• _Given text_:
'''

# Link Hover Finger improvement.



## D-EJ915 (Jan 30, 2006)

I've seen on some sites that when you hover over a link it shows the middle finger instead of the index finger, I think this site warrants such a metal mod. \m/


----------



## metalfiend666 (Jan 30, 2006)

Nah, I've seen sites where it changes to the horns. Much more metal.


----------



## nitelightboy (Jan 30, 2006)

How about to 7 fingers??


----------



## D-EJ915 (Jan 30, 2006)

Devil horns would be cool also...with 7 fingers \mm/ lol


----------



## Chris (Jan 30, 2006)

Yes! And cool animated GIFs everywhere with big giant skulls! And a 15-second page transition when you click on any link!! And little spinny pentagrams floating all over the screen!



That shit annoys the crap out of me.


----------



## nitelightboy (Jan 30, 2006)

Chris said:


> Yes! And cool animated GIFs everywhere with big giant skulls! And a 15-second page transition when you click on any link!! And little spinny pentagrams floating all over the screen!
> 
> 
> 
> That shit annoys the crap out of me.




Meanie!!


----------



## Chris (Jan 30, 2006)

I give The Finger to Link Hover Finger Improvement!


----------



## D-EJ915 (Jan 30, 2006)

lol, it was worth a try


----------



## Regor (Jan 30, 2006)

Trivium's website has the horns thing...


----------

'''

• _Raw data_:
'''

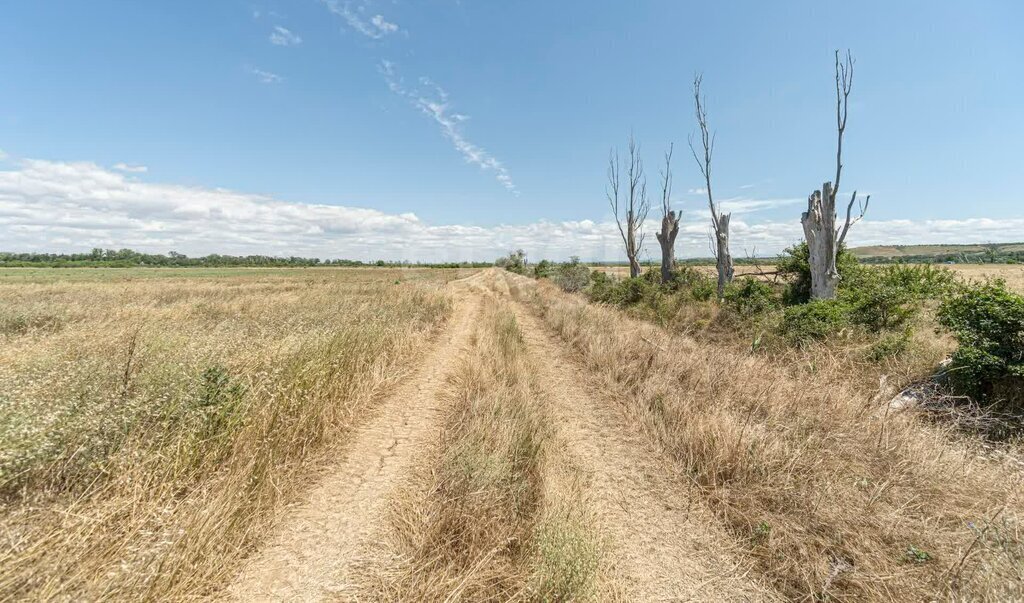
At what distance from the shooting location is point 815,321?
8344mm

'''

• _Tasks to complete_:
(1) In the thread, rewrite the paragraph beginning "Yes! And cool animated GIFs" as a short list of the things it names.
(2) Please reproduce the thread's text between "## metalfiend666 (Jan" and "to 7 fingers??", inclusive.
(3) According to Regor in the thread, whose website has the horns thing?

• _Problem solutions_:
(1)
- Animated GIFs everywhere with big giant skulls
- A 15-second page transition on any link click
- Little spinning pentagrams floating all over the screen

(2)
## metalfiend666 (Jan 30, 2006)

Nah, I've seen sites where it changes to the horns. Much more metal.


----------



## nitelightboy (Jan 30, 2006)

How about to 7 fingers??

(3) Trivium's website.